« bzr/hg/git performance | Main | bzr and different network protocols. »
February 13, 2007
More on distributed VCS performance.
This is a followup to my previous posting about bzr/hg/git performance, since the time when I wrote that posting I've continued to use git for my own use, but recently decided to look more into what it would feel like using either Bazaar (bzr) or Mercurial (hg). Since I wrote my previous post, bzr did release a new version (0.14) and performance did indeed improve some for the tasks I measured in my last posting (diff). Diffing is obviously not all you do when you're working with a VCS, and even though bzr was notably slower than the alternatives, it still wasn't unusably slow. I could live with that.
So I decided to perform some other tests. This time, since git is unfortunately out of the question here at Mozilla, I chose to compare only Bazaar (bzr) and Mercurial (hg). I started by Initializing a repository and populated it with a clean Mozilla trunk checkout (pulled a tree from CVS, removed all CVS directories and .cvsignore files, and committed the whole thing into the VCS). Once that was done, I performed a set of tasks that are likely to be performed more than occasionally by Mozilla developers. All times are single samples of wall clock time in minutes and seconds, but performed on a hot disk cache.

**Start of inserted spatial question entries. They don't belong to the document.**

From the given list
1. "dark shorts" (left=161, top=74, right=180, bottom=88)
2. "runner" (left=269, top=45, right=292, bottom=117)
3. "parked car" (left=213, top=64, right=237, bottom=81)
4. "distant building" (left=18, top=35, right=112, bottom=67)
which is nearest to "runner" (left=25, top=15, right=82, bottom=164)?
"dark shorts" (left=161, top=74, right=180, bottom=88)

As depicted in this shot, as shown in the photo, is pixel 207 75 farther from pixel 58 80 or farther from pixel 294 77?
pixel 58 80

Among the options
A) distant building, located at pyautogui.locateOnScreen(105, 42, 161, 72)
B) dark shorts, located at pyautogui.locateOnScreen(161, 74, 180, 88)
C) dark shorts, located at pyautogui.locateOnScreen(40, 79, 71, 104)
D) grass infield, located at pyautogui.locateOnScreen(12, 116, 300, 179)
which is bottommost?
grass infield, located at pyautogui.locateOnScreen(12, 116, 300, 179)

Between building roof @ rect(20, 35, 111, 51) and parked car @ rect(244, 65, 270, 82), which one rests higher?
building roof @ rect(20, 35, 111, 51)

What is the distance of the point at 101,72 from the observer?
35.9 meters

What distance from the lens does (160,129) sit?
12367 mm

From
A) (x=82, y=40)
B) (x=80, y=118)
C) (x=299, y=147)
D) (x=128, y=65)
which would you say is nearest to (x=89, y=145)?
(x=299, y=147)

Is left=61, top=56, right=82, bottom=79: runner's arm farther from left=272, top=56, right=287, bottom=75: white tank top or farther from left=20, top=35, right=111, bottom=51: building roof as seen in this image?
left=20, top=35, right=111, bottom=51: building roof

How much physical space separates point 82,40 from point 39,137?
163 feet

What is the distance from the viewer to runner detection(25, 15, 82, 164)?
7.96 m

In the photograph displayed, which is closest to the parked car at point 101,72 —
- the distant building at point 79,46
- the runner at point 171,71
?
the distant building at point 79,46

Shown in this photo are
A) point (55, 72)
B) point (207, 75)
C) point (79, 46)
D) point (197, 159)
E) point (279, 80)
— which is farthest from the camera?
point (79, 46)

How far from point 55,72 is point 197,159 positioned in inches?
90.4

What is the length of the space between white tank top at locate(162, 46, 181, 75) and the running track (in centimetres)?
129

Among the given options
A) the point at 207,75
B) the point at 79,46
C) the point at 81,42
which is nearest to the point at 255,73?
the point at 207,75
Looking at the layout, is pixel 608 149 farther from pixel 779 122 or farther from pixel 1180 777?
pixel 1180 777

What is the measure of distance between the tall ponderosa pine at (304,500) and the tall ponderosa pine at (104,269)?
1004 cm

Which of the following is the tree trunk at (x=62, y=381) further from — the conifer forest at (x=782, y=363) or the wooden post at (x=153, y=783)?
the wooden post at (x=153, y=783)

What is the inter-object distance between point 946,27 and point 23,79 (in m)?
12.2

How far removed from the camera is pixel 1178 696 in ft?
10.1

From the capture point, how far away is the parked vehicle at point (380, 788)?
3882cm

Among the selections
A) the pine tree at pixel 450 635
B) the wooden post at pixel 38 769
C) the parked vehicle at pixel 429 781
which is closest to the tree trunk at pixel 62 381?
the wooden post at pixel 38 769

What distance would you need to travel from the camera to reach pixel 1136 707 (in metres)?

1. Pull/branch/clone from central repository. I.e. create a local working space, i.e. copy revision history from central repository (on localhost in this test) to local directory, and populate the local working space with what's in the repository.
- hg: 2:07 (hg clone http://...)
- bzr: 35:25 (bzr branch sftp://...)
2. Local branch/clone. Create a new working space for a large-ish change you're going to be working on. bzr calls this branching, hg calls it cloning.
- hg: 0:59 (hg clone src dest)
- bzr: 33:03 (bzr branch src dest)
3. Merge. Merge in a simple change from another branch you've been working on.
- hg: 0:05 (hg merge ...)
- bzr: 1:19 (bzr merge ...)
Now those are not pretty numbers from a bzr point of view. 10 or so second diffs I can deal with, half hour pulls aren't too bad, as you really wouldn't pull a whole tree from the central repository very often (ideally only once per computer). But half-hour branch times would be really tough to deal with, as I could see myself doing that more than once a day sometimes.
And note, these tests are done with virtually no history, things would only get slower as the amount of history in the repository grows larger.
Oh, and:
sh$ bzr rocks it sure does!
Yup, I think it does too, but until it gets a fair bit faster, I can't say I'd be excited about using it for a project the size of Mozilla :(
Posted by jst at February 13, 2007 5:17 PM
Comments
You don't really need to use bzr branch when doing a local copy. Instead you can just copy the whole directory, it's the same thing. That should be at least as fast as hg.
Posted by: Johan Dahlin at February 14, 2007 1:24 PM
I wonder if MozFo/Co can just throw money at this problem. If Mercury is definitely found wanting in terms of features and non-bugginess, maybe some of the amassed Mozilla revenue can go to contracting a dedicated team to improve Bazaar performance. Then there might be hope of finishing that task in the Mozilla 2.0 timeframe.
Posted by: D at February 15, 2007 10:45 AM
Sorry for the poor formatting, but your comment box doesn't allow forcing a newline. See a nicely formatted version here:
http://bzr.arbash-meinel.com/jst_response_1.txt
To start with, your hg/bzr comparison is using 'http' for hg, but 'sftp' for bzr. Which isn't a very fair comparison, because sftp has about 3-times the protocol overhead than http. So just doing 'bzr branch http://' would be quite a bit faster than 'bzr branch sftp://'.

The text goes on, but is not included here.